■ **Required work**
Write the listing out again word for word, skipping each picture.

■ **Provided data**

##############################

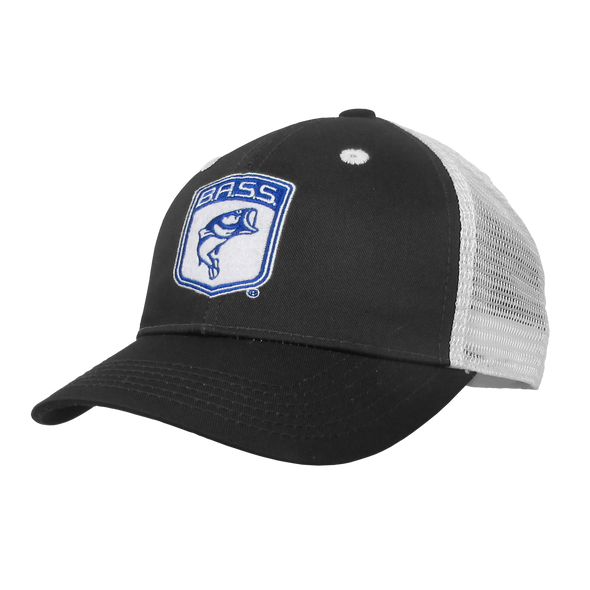 Bassmaster Black Patch Trucker Hat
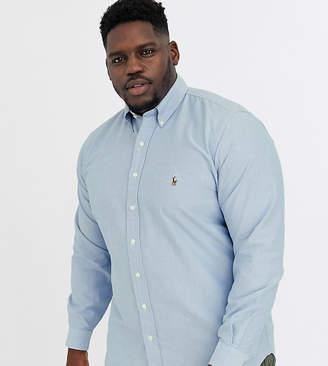 Polo Ralph Lauren Ralph Lauren Big & Tall player logo classic fit buttondown oxford shirt in bsr blue
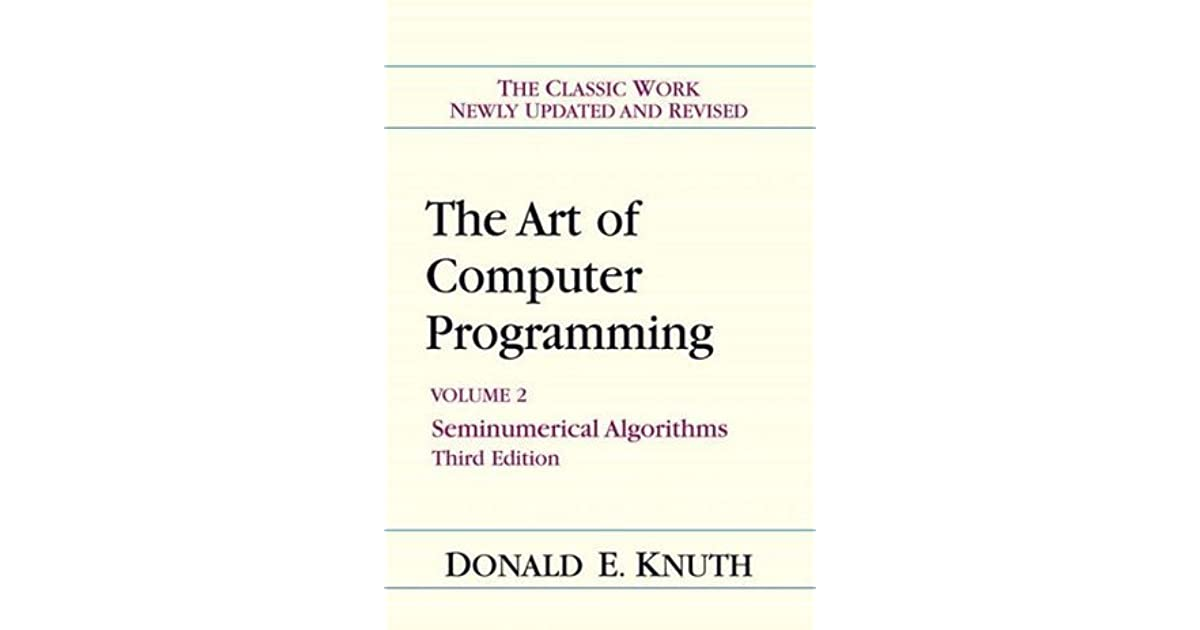 the art of computer programming pdf volume 4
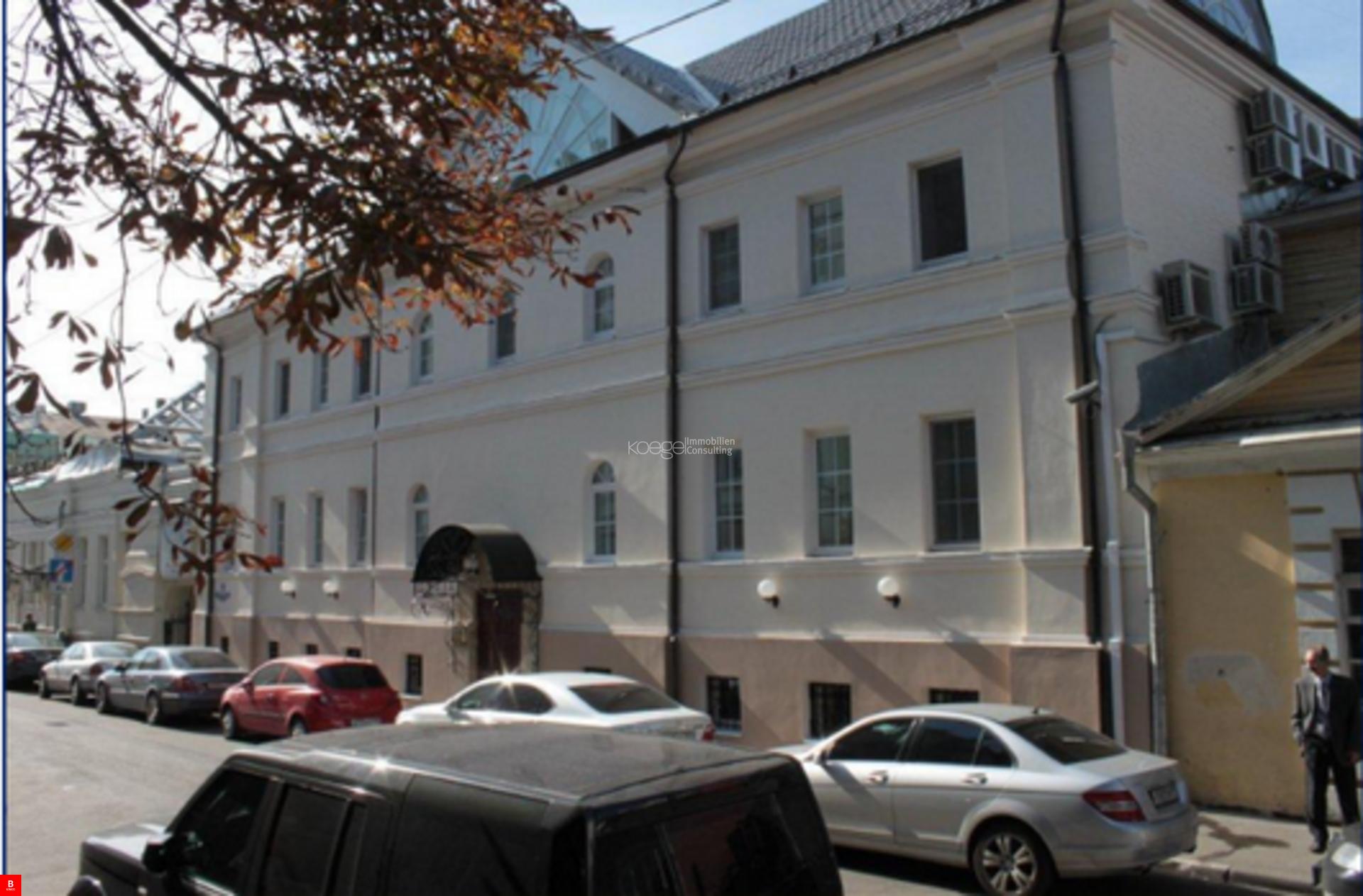 Аренда офиса Власьевский Большой переулок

##############################

■ **Written solution**
 Bassmaster Black Patch Trucker Hat
 Polo Ralph Lauren Ralph Lauren Big & Tall player logo classic fit buttondown oxford shirt in bsr blue
 the art of computer programming pdf volume 4
 Аренда офиса Власьевский Большой переулок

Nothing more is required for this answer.